Recast the item lines as a Markdown table with the columns Row and Item line. Start with the line containing "How far do the", go on through the line containing "89.0 inches", number each row, and leave out blank lines.

.....

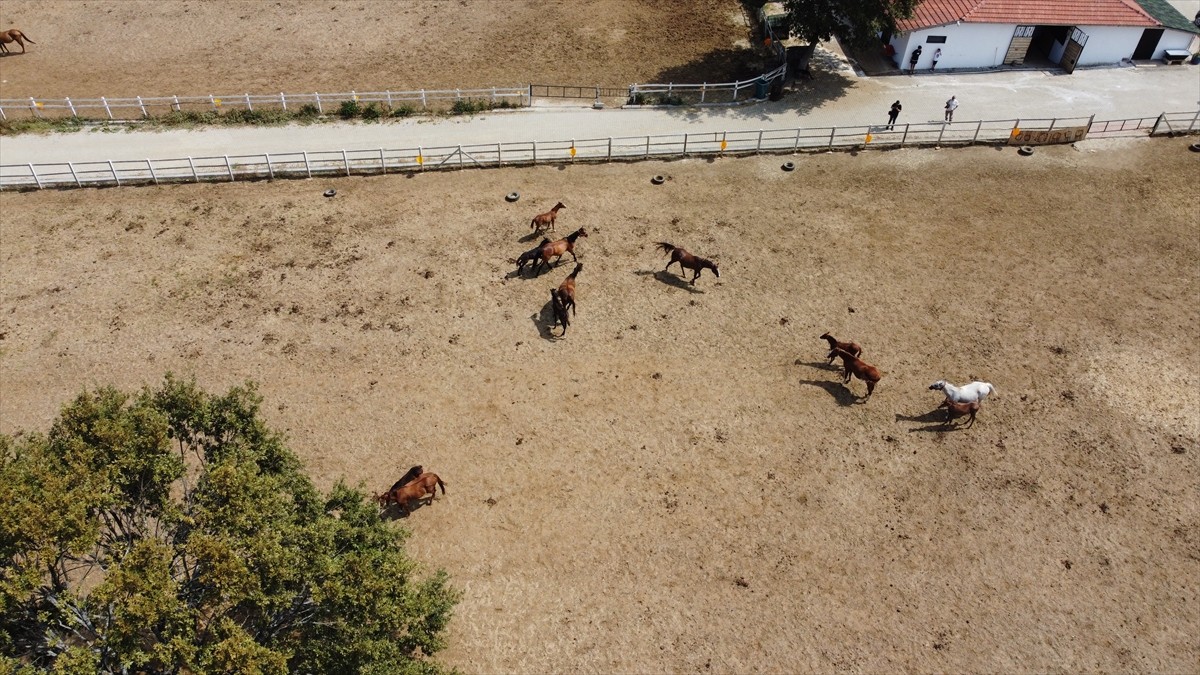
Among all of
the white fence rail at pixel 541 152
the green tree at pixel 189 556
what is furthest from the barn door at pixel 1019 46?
the green tree at pixel 189 556

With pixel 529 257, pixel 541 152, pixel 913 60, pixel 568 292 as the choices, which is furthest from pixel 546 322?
pixel 913 60

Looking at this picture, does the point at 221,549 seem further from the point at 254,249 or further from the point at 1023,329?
the point at 1023,329

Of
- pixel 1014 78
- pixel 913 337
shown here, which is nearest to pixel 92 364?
pixel 913 337

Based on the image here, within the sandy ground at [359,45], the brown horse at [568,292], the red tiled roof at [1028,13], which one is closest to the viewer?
the brown horse at [568,292]

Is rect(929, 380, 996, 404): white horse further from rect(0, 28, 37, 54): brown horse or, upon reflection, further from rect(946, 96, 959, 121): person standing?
rect(0, 28, 37, 54): brown horse

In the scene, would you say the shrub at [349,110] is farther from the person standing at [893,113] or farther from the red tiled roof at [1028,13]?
the red tiled roof at [1028,13]

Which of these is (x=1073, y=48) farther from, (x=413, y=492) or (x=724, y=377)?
(x=413, y=492)

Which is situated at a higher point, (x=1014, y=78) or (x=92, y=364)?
(x=1014, y=78)
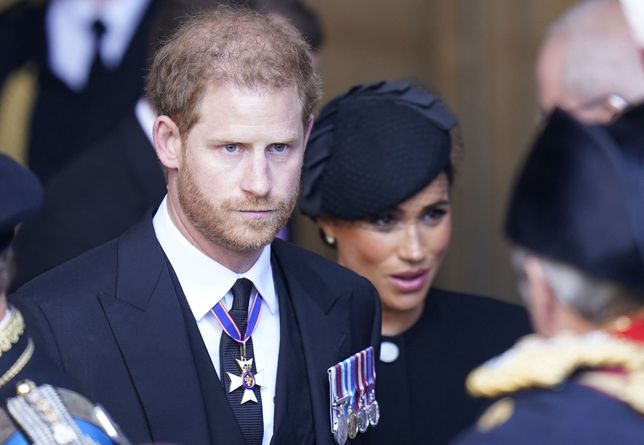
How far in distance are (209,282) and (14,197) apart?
25.9 inches

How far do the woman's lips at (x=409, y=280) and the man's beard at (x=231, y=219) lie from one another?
2.44ft

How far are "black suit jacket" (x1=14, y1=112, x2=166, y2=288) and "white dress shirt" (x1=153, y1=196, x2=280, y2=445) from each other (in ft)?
2.88

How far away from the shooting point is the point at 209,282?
3.01 m

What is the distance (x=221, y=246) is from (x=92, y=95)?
89.0 inches

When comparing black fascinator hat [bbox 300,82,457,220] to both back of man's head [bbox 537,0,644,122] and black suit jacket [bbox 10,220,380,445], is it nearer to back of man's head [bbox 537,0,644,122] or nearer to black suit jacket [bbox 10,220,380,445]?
back of man's head [bbox 537,0,644,122]

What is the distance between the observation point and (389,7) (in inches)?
243

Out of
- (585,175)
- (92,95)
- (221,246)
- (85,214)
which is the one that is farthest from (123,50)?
(585,175)

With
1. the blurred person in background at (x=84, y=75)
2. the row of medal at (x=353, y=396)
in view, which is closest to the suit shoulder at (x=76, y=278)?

.....

:: ANSWER FOR THE TASK ::
| Row | Item line |
|---|---|
| 1 | How far do the woman's lips at (x=409, y=280) and the man's beard at (x=231, y=219) lie from one another? |
| 2 | 2.44ft |
| 3 | How far are "black suit jacket" (x1=14, y1=112, x2=166, y2=288) and "white dress shirt" (x1=153, y1=196, x2=280, y2=445) from each other (in ft)? |
| 4 | 2.88 |
| 5 | How far away from the shooting point is the point at 209,282? |
| 6 | 3.01 m |
| 7 | What is the distance (x=221, y=246) is from (x=92, y=95)? |
| 8 | 89.0 inches |